Roblas was the third-wealthiest man in Mexico and ranked number twenty-eight on the Forbes list, with personal and familial assets to the tune of $24 billion. He didn’t start out with nothing, though the narrative his company propagated had pushed that history for the past thirty-five years. The truth was that his family made its money in copper mining going back three generations. The Roblas family company, Grupo Pacífico, still mined copper and zinc throughout the nation, but they’d made money in oil, leasing land for drilling across Mexico, and then Óscar Roblas had created exponential growth for himself by expanding to mineral mines around the world by using offshore companies and limited partnerships.

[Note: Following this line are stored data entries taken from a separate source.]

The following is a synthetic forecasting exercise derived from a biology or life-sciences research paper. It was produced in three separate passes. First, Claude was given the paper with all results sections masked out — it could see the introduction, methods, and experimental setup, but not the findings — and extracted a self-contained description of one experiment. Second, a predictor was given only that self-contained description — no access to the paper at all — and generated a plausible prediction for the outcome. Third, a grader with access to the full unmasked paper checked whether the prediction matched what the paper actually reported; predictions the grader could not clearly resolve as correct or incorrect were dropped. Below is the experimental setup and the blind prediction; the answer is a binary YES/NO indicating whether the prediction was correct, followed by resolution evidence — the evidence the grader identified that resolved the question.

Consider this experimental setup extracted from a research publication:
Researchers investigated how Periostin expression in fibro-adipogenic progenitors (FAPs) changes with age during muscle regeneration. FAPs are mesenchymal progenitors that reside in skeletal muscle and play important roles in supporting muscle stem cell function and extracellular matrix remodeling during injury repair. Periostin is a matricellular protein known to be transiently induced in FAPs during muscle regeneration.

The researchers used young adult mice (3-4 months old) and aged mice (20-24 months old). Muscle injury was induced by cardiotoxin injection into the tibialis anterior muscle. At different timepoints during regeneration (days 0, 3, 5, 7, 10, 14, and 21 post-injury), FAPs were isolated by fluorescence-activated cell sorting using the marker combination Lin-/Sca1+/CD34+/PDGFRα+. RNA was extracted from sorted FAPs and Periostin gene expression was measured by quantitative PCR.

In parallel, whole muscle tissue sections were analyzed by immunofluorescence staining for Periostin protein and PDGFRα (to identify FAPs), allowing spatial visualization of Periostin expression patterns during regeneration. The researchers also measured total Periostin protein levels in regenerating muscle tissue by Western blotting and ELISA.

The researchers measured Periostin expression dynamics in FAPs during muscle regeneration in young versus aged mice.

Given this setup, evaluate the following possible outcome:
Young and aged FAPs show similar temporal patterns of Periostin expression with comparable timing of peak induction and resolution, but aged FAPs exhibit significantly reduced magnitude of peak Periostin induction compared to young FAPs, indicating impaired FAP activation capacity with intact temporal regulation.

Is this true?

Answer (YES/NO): YES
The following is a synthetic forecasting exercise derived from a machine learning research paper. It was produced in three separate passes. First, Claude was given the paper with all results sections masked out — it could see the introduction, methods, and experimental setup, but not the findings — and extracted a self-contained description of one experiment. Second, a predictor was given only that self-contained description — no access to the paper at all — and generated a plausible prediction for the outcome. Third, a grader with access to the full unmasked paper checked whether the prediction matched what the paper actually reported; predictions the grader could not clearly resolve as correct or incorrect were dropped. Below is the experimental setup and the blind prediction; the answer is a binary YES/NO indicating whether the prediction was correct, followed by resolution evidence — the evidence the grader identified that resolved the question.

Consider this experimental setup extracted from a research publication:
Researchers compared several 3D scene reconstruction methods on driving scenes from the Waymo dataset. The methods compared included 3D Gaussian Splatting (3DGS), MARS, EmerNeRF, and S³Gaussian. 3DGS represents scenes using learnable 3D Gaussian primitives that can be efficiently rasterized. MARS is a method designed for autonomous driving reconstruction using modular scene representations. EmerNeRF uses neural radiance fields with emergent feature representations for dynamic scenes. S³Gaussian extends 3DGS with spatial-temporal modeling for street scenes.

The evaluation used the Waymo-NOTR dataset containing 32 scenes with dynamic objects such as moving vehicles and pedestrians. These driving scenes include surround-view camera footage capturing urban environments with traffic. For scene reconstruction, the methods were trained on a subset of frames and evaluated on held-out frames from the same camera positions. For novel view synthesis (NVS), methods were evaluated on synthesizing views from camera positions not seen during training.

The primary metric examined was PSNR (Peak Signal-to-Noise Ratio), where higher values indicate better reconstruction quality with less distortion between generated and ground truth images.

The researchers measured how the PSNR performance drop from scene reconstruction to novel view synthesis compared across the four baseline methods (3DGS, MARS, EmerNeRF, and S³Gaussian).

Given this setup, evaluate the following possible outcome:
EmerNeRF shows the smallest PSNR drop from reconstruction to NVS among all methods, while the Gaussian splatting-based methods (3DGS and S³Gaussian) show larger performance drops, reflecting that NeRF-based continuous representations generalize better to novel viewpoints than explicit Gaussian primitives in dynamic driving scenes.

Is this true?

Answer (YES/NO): NO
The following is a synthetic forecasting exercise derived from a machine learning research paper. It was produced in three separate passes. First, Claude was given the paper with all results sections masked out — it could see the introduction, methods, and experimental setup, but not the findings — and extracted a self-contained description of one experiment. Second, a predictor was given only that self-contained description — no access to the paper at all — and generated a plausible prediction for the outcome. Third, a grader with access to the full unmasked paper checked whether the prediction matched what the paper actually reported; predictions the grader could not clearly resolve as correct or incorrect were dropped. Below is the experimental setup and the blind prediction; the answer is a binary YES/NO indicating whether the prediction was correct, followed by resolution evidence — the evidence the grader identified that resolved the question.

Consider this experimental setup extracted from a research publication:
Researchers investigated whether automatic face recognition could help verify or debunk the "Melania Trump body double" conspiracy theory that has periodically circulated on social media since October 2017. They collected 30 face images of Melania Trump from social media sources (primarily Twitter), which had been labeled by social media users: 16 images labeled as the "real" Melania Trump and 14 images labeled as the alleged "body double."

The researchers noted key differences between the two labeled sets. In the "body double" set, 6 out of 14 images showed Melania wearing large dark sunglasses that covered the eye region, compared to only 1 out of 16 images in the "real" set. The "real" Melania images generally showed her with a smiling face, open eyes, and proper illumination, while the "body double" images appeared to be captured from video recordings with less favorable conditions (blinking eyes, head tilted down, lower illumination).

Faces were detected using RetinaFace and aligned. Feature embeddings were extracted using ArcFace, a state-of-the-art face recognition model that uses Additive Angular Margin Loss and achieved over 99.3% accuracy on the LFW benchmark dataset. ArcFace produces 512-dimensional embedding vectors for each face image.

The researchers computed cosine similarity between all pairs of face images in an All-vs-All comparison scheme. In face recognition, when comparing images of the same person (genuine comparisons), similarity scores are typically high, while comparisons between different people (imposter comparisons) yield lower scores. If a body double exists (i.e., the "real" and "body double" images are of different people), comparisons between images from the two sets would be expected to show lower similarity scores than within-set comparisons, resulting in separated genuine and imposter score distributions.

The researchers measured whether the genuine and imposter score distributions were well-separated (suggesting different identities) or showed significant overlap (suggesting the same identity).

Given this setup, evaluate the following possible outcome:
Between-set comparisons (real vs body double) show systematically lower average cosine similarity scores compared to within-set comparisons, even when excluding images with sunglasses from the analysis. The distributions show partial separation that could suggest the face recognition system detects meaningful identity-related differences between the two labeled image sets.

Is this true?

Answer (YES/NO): NO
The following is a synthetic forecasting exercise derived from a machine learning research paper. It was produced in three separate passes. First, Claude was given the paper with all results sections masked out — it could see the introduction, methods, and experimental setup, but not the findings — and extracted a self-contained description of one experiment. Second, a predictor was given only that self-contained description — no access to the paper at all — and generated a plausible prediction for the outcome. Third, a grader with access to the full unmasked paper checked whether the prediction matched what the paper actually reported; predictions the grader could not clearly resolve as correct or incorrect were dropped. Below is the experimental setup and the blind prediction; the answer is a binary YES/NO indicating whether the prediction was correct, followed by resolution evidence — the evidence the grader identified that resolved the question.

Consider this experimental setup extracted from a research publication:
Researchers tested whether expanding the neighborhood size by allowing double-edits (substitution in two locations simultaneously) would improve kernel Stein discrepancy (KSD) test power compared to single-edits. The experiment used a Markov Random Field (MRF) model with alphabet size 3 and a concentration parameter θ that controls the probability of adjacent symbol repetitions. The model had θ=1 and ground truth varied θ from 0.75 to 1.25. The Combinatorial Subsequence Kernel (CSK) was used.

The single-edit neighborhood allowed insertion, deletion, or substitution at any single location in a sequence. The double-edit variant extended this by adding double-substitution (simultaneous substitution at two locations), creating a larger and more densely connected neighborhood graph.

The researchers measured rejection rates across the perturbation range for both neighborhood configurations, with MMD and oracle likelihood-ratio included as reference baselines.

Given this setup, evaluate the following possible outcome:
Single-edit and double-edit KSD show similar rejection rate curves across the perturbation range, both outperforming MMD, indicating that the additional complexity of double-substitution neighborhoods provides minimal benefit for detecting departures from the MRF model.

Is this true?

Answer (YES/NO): YES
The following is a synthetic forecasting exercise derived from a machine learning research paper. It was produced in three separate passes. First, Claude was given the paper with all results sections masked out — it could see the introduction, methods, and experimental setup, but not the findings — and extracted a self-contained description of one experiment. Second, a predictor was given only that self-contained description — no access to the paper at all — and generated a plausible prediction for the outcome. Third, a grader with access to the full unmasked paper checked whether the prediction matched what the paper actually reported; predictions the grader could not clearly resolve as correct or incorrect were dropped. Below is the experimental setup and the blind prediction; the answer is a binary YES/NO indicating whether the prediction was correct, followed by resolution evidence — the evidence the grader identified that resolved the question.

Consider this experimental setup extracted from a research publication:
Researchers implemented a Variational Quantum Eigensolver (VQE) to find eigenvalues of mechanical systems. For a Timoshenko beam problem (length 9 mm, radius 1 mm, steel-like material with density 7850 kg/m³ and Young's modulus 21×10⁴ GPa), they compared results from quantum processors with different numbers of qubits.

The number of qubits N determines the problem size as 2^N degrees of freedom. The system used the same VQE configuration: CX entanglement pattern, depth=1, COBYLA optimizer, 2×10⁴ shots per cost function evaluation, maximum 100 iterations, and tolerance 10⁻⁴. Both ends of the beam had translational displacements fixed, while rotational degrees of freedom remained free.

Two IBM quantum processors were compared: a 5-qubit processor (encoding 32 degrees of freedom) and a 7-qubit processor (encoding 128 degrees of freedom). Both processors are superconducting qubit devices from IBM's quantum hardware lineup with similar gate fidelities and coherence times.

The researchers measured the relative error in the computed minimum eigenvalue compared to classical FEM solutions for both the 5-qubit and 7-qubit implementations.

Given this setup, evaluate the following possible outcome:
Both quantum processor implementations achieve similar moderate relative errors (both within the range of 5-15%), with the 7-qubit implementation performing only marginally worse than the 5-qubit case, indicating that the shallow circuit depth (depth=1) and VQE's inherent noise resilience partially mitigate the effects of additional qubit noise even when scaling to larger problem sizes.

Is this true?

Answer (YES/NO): NO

He owned or had owned dozens of mineral mines on all points on the globe: part of a titanium mine in Mozambique, diamond mines in Botswana and Sierra Leone. Gold, copper, zinc, and nickel mines in a dozen countries.
With his vast wealth he had the ability to create companies and even banking institutions out of thin air to keep the money trails of his endeavors hidden. Hwang knew of Roblas because Roblas had partnered on North Korean mines in the past, albeit on a scale a small fraction of what Hwang would propose at today’s meeting.
The men all sat down at a large conference table brought up to the presidential suite just for the meeting, and after one of the North Korean state security men scanned the room for listening devices with a small apparatus, Roblas began the conversation with an uncomfortable question that was conveyed first in English, and then in Korean through the translator.
“And how is former director Kim?” Roblas asked. “I enjoyed working with him in years past on the magnesite project in Daeheung. I found him to be a capable man. Mr. Hwang, I understand you replaced him as director of Korea Natural Resources Trading due to ill health.”